ATB worked closely with the Canadian government and Canada Revenue Agency to build the web and digital technology needed to get financial support into the hands of customers in a matter of days.
“We were one of the first financial institutions to do it,” she says.
Within Brand, Shmygol’s team accelerated the creation of resources ATB customers needed most, such as information on how to defer a payment or what the pandemic means for investments. They also worked fast to build out good advice, up-to-date resources and key tutorials for the website. Then they leveraged every communication channel available to reach ATB customers with this highly relevant, practical and critical information.
Given sponsorships and marketing messages had been paused, Shmygol and her team directed some of those resources to creating Goodness Grows. It’s an initiative that motivates Albertans to bring joyful moments to others, whether through providing immediate support and relief during the pandemic—like these three Alberta-based companies—or simply doing good.
Shmygol says these efforts have had a noticeable impact on customers.

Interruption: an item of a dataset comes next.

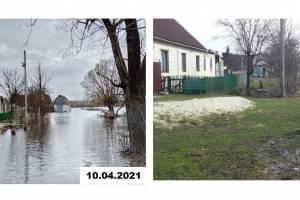 В Брянске затопленные дачные участки начали освобождаться от воды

“Customers that have had to reach out to us for support are even more positive to ATB than they were before. We have a lot of indicators that show focusing on our principles is increasing affinity for our brand,” she says.
On leading through a crisis
Reflecting on this period, Shmygol says it’s taught her two key things about leading through a crisis. First, removing silos from your organization by creating cross-functional teams and providing them each a really clear mandate unlocks a tremendous ability to get things done.
“A matrixed organization sounds messy, but from what I’ve seen, these teams can do things much faster and more effectively than teams in individual silos,” she says.
Second, tapping into the power of focus.
“It’s easy to focus when there is a pandemic at hand, but the power we can yield when the organization is focused is something we shouldn’t lose sight of once we are through this period,” she says.
To navigate both its employees and customers through the initial phase of the COVID-19 crisis, ATB maintained a constant state of reflection and embraced continual learning about how it can truly deliver as a brand with purpose. Shmygol believes it’s those guiding principles combined with ATB’s core values that laid the foundation for success.
“One of the things that has impressed me the most is seeing how the values of our organization helped our team members navigate this new reality. I'm extremely proud to work for a company with a purpose that I believe in and I know will continue to expand on that purpose to address the needs in our community,” says Shmygol.